What you need to do »
Extract all of the material below word for word. Leave the pictures out of your answer.

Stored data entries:
* * * *
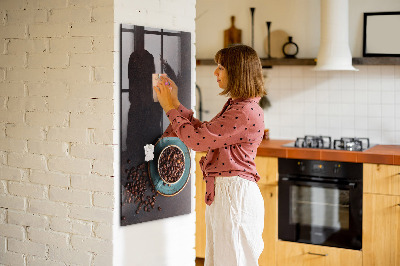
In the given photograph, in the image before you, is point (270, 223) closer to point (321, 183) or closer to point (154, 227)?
point (321, 183)

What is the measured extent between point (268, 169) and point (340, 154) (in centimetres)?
54

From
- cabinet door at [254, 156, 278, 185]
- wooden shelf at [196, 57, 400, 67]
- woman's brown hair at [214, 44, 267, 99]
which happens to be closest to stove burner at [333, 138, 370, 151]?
cabinet door at [254, 156, 278, 185]

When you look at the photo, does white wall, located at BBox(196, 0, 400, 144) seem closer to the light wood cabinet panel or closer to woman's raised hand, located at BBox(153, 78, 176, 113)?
the light wood cabinet panel

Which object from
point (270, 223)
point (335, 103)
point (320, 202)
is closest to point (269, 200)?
point (270, 223)

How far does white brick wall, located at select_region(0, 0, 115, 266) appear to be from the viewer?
9.22ft

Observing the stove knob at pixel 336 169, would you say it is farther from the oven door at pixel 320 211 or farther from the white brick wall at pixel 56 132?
the white brick wall at pixel 56 132

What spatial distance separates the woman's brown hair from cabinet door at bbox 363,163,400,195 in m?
1.58

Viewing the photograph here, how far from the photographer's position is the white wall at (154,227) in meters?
2.80

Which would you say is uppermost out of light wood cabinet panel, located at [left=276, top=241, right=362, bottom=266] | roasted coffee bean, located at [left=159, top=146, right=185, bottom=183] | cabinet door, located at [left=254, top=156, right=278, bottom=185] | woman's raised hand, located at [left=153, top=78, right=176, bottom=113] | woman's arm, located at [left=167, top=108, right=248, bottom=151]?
woman's raised hand, located at [left=153, top=78, right=176, bottom=113]

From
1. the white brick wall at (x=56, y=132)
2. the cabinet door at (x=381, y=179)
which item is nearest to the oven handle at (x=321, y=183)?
the cabinet door at (x=381, y=179)

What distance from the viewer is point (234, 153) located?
2684 millimetres

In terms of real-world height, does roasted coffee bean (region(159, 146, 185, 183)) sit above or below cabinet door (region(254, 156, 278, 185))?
above

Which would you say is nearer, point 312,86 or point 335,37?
point 335,37

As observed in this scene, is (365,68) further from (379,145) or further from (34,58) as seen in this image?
(34,58)
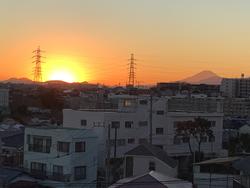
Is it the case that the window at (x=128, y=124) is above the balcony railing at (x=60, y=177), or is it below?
above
* * * *
Completed exercise »
In the given photograph, in the image before you, is point (270, 223) closer to point (321, 183) or closer to point (154, 227)?
point (321, 183)

What is the measured extent between point (268, 169) and point (340, 154) (in centimetres)?
54

From
- cabinet door at [254, 156, 278, 185]
- wooden shelf at [196, 57, 400, 67]
- woman's brown hair at [214, 44, 267, 99]
which happens to be closest to stove burner at [333, 138, 370, 151]?
cabinet door at [254, 156, 278, 185]

When you look at the photo, does white wall, located at BBox(196, 0, 400, 144) seem closer to the light wood cabinet panel or closer to woman's raised hand, located at BBox(153, 78, 176, 113)?
the light wood cabinet panel

Which object from
point (270, 223)
point (335, 103)
point (320, 202)
is closest to point (269, 200)?
point (270, 223)

How far does white brick wall, located at select_region(0, 0, 115, 266) appear to be from the viewer?
9.22ft

Observing the stove knob at pixel 336 169, would you say it is farther from the oven door at pixel 320 211 or farther from the white brick wall at pixel 56 132?
the white brick wall at pixel 56 132

What spatial distance separates the woman's brown hair from cabinet door at bbox 363,163,400,195 in m?
1.58

Viewing the photograph here, how far from the photographer's position is the white wall at (154,227) in meters?
2.80

Which would you say is uppermost out of light wood cabinet panel, located at [left=276, top=241, right=362, bottom=266] | roasted coffee bean, located at [left=159, top=146, right=185, bottom=183] | cabinet door, located at [left=254, top=156, right=278, bottom=185] | woman's raised hand, located at [left=153, top=78, right=176, bottom=113] | woman's arm, located at [left=167, top=108, right=248, bottom=151]?
woman's raised hand, located at [left=153, top=78, right=176, bottom=113]

From
1. the white brick wall at (x=56, y=132)
2. the cabinet door at (x=381, y=179)
which item is nearest to the oven handle at (x=321, y=183)?
the cabinet door at (x=381, y=179)

What distance from the viewer is point (234, 153) located?
2684 millimetres

In terms of real-world height, does roasted coffee bean (region(159, 146, 185, 183)) sit above or below cabinet door (region(254, 156, 278, 185))?
above

Which would you say is nearer, point 312,86 or point 335,37?
point 335,37

As observed in this scene, is (365,68) further from (379,145) or further from (34,58) as seen in this image?
(34,58)
Is it the case that the window at (x=128, y=124) is above the balcony railing at (x=60, y=177), or is it below?
above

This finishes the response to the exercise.